On February 4, 2026, Pink Albatross filed for preconcurso de acreedores—a pre-bankruptcy negotiation process that gives a company time to restructure its debts before formal insolvency proceedings. The move was a bid for survival. An expert from Alfa Forensis was appointed to seek buyers for one or more of the company's productive units. The process is typically swift: the expert has one month to complete the task and arrange cash sales. For Saldanha and Biaggio, the eight-year journey from corporate offices to ice cream makers had arrived at its most precarious moment.

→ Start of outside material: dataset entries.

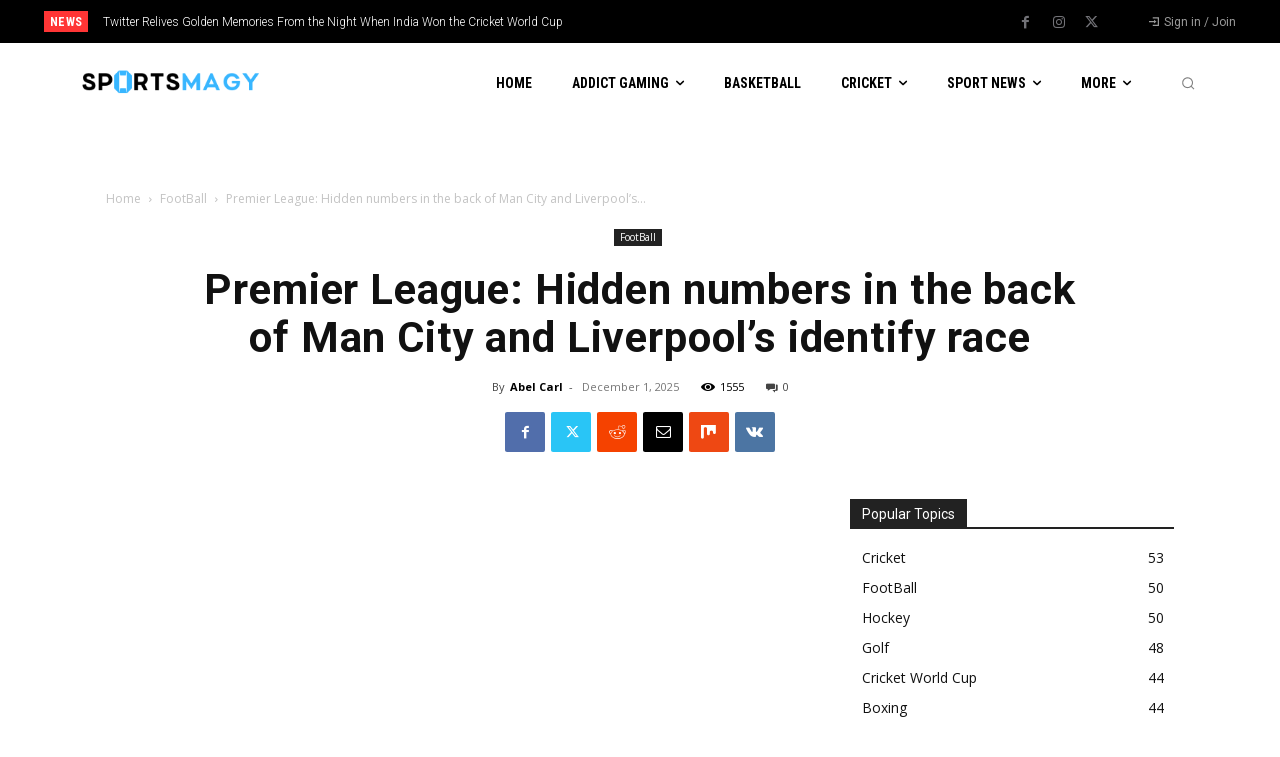

--- FILE ---
content_type: text/html; charset=utf-8
request_url: https://www.google.com/recaptcha/api2/aframe
body_size: 268
content:
<!DOCTYPE HTML><html><head><meta http-equiv="content-type" content="text/html; charset=UTF-8"></head><body><script nonce="66qQduSMJXxBcbcMzgyN4A">/** Anti-fraud and anti-abuse applications only. See google.com/recaptcha */ try{var clients={'sodar':'https://pagead2.googlesyndication.com/pagead/sodar?'};window.addEventListener("message",function(a){try{if(a.source===window.parent){var b=JSON.parse(a.data);var c=clients[b['id']];if(c){var d=document.createElement('img');d.src=c+b['params']+'&rc='+(localStorage.getItem("rc::a")?sessionStorage.getItem("rc::b"):"");window.document.body.appendChild(d);sessionStorage.setItem("rc::e",parseInt(sessionStorage.getItem("rc::e")||0)+1);localStorage.setItem("rc::h",'1765734189554');}}}catch(b){}});window.parent.postMessage("_grecaptcha_ready", "*");}catch(b){}</script></body></html>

What happens next depends on whether anyone sees value in what they built.

Biaggio was motivated by his daughter's allergies and the lack of options for people with intolerances; Saldanha was influenced by his experience as a vegan in New York.
— Company background
The Hearth Conversation Another angle on the story
Inventor

Why did two successful corporate professionals leave stable jobs to make ice cream?

Model

It wasn't romantic impulse. Biaggio had a daughter with allergies and couldn't find products that worked for her. Saldanha was a vegan in New York and saw the gap in the market. They met through a friend and realized they were solving the same problem from different angles.

Inventor

The revenue numbers look strong—from 33,000 euros to over a million. How did they lose 1.5 million euros?

Model

Growth doesn't equal profit. They were investing heavily in production, distribution, and building brand presence across major chains. They were also competing in a market where margins are thin and customer acquisition costs are high. The money went into the business, not into the bank.

Inventor

When did the competitive pressure become unbearable?

Model

It wasn't sudden. For years, they had almost no real competitors. But once the market proved itself—once Mercadona and Aldi saw demand—the game changed overnight. These chains have their own brands and can undercut prices. Unilever and Ben & Jerry's have distribution networks Pink Albatross could never match.

Inventor

Is preconcurso a death sentence?

Model

No. It's a legal tool to buy time and renegotiate debts without going into formal bankruptcy. An expert has one month to find a buyer for their productive units. If someone sees value in the brand or the operation, there's a path forward. If not, then yes, it becomes much harder.

Inventor

What would a buyer be looking for?

Model

The brand has real presence in major supermarkets. The product works—people buy it. A buyer might be a larger food company wanting to add vegan ice cream to their portfolio, or a competitor looking to eliminate a rival and absorb its customer base. The Ávila workshop, the recipes, the retail relationships—those have value to someone.

Inventor

Do you think they'll survive?

Model

Honestly, it's uncertain. They built something real in a market that needed it. But they built it at exactly the moment when bigger players decided that market was worth entering. Timing is brutal in business.